Currently, the service cluster pulls metrics from the workload cluster. This makes it difficult to have multiple workload clusters connected to the same service cluster.

Decision Drivers

  • We want to support workload multi-tenancy.
  • We want to untangle the life-cycle of the service cluster and workload cluster.
  • The service cluster acts as a tamper-proof logging environment, hence it should be difficult to tamper with metrics from the workload cluster.

Considered Options

  1. Service cluster exposes InfluxDB; workload cluster pushes metrics into InfluxDB.
  2. Migrate from InfluxDB to Thanos
  3. Migrate from InfluxDB to Cortex

Decision Outcome

We chose to push metrics from the workload cluster to the service cluster via InfluxDB, because it involves the least amount of effort and is sufficient for the current use-cases that we want to support. InfluxDB supports a writer role, which makes overwriting metrics difficult -- unfortunately, not impossible.

Positive Consequences

  • All of *.$opsDomain can point to the service cluster workers -- optionally fronted by a load-balancer -- which considerably simplifies setup.
  • Multiple workload clusters can push metrics to the service cluster, which paves the path to workload multi-tenancy.
  • The service cluster can be set up first, followed by one-or-more workload clusters.
  • Workload clusters become more "cattle"-ish.

Negative Consequences

  • Existing Compliant Kubernetes clusters will need some manual migration steps, in particular changing the prometheus.$opsDomain DNS entry.
  • The service cluster exposes yet another endpoint, which should only be available to workload clusters and not the Internet.
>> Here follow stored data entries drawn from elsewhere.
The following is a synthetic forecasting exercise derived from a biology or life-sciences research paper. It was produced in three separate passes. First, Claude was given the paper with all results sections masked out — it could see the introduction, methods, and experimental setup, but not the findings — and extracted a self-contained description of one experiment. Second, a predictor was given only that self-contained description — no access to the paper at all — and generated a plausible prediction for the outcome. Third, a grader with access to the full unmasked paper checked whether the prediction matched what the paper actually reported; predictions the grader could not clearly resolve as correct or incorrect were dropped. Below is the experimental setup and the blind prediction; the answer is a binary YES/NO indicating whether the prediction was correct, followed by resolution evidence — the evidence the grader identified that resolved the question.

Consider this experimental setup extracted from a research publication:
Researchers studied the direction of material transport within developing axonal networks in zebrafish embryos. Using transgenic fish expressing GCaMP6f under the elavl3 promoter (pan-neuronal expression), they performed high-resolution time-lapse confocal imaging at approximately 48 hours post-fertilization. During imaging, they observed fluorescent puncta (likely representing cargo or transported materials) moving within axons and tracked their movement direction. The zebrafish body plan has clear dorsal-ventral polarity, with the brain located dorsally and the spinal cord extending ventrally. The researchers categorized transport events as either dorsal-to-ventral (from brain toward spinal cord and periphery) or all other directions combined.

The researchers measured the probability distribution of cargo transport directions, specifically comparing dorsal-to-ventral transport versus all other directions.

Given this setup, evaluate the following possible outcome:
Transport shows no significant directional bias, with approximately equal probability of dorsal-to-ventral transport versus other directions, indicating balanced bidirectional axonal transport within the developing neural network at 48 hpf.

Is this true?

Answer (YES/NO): NO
HTTP authentication (over HTTPS) feels sufficient for now, but we need a follow-up decision on how to add another layer of protection to these endpoints.
  • The workload clusters will have to properly label their metrics.
  • Although not easy, metrics can be overwritten from the workload cluster. We will improve on this when (a) demand for closing this risk increases, (b) we re-evaluate long-term metrics storage.
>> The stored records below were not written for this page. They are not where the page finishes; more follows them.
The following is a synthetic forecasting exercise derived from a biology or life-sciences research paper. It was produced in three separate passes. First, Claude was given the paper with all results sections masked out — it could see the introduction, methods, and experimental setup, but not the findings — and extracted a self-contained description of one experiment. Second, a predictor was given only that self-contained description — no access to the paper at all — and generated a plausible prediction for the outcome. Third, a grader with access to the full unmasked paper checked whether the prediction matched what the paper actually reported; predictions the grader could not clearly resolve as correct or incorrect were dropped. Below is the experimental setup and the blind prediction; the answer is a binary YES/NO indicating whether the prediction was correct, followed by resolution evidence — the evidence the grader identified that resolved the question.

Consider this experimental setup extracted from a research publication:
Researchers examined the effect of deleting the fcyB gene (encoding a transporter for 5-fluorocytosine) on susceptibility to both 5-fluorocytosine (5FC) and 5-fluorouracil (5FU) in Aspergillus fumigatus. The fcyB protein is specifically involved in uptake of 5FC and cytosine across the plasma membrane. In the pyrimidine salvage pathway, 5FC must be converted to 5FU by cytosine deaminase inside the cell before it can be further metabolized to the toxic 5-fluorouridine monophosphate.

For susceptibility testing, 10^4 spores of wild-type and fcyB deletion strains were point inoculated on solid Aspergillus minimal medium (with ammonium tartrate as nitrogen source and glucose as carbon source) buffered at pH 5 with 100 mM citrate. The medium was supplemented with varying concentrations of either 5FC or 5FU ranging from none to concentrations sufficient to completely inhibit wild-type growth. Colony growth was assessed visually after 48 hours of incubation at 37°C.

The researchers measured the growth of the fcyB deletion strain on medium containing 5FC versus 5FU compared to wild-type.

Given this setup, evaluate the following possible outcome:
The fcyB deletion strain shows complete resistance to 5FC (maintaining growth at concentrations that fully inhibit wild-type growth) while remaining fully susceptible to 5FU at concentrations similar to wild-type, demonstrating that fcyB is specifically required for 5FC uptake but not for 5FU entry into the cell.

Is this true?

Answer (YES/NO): NO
Pros and Cons of the Options

Both Thanos and Cortex seems worthy projects to replace InfluxDB. At the time of this writing, they were both having CNCF Incubating status. The two projects feature a healthy collaboration and are likely to merge in the future.

However, right now, migrating away from InfluxDB feels like it adds more cost than benefits. We will reevaluate this decision when InfluxDB is no longer sufficient for our needs.